---------- RECORDS TO USE ----------

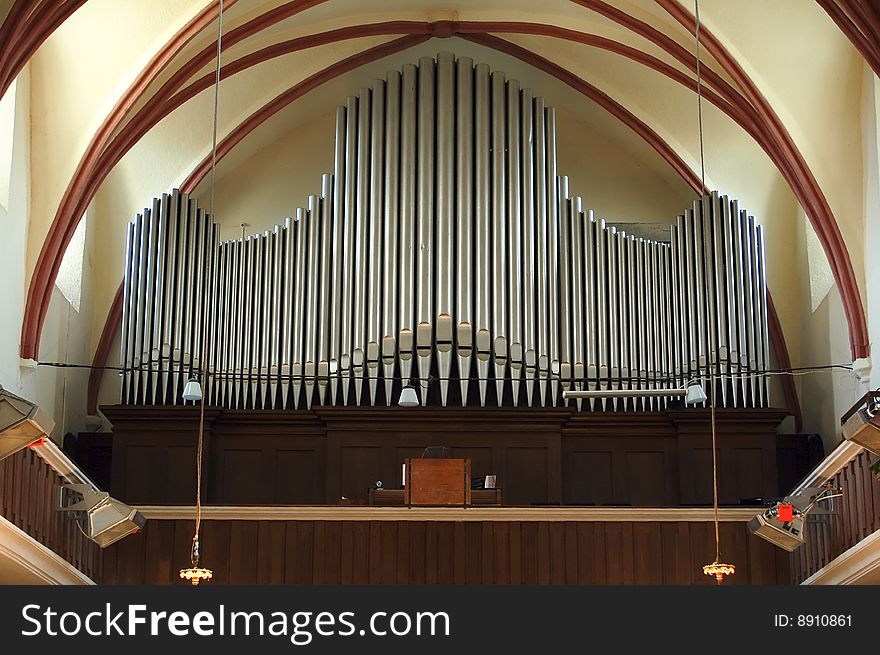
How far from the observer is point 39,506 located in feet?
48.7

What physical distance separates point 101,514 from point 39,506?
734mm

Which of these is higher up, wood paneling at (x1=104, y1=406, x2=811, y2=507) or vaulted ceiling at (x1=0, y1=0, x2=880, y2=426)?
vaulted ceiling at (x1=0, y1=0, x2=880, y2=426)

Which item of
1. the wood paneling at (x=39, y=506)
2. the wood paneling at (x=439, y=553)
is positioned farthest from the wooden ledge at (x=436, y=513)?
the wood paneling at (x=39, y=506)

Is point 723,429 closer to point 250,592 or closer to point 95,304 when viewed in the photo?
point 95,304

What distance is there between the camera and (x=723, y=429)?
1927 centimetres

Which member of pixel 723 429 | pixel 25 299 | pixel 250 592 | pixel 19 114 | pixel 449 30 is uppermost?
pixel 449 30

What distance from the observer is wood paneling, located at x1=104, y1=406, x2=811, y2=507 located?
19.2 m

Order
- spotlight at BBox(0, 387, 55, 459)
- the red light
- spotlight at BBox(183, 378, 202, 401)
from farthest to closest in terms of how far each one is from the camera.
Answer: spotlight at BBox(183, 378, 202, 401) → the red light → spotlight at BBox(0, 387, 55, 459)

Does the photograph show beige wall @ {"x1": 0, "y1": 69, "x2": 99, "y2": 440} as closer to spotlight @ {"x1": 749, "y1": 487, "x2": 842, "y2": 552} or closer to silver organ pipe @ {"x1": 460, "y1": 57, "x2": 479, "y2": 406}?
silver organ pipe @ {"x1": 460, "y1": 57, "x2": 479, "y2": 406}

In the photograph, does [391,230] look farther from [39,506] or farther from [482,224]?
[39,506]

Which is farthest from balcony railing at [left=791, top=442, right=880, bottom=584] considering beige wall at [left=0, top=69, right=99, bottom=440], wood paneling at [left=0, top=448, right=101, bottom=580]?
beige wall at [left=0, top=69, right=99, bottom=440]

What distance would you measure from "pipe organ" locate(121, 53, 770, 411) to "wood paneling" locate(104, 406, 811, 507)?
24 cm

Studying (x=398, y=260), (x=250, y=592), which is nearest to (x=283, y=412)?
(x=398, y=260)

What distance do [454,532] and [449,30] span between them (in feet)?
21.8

----------

■ **WHAT THE TASK ASKS**: All lines from the one with "Which is farthest" through the final line above are to be quoted exactly; quote no other line.

■ **THE OUTPUT**:
Which is farthest from balcony railing at [left=791, top=442, right=880, bottom=584] considering beige wall at [left=0, top=69, right=99, bottom=440], wood paneling at [left=0, top=448, right=101, bottom=580]?
beige wall at [left=0, top=69, right=99, bottom=440]

What distance would you measure from "pipe organ" locate(121, 53, 770, 411) to "wood paneling" locate(104, 406, 811, 507)?
24 cm

Studying (x=398, y=260), (x=250, y=592), which is nearest to (x=283, y=412)?
(x=398, y=260)

What distance do [454,532] and [449,30] span between them (in feet)?
21.8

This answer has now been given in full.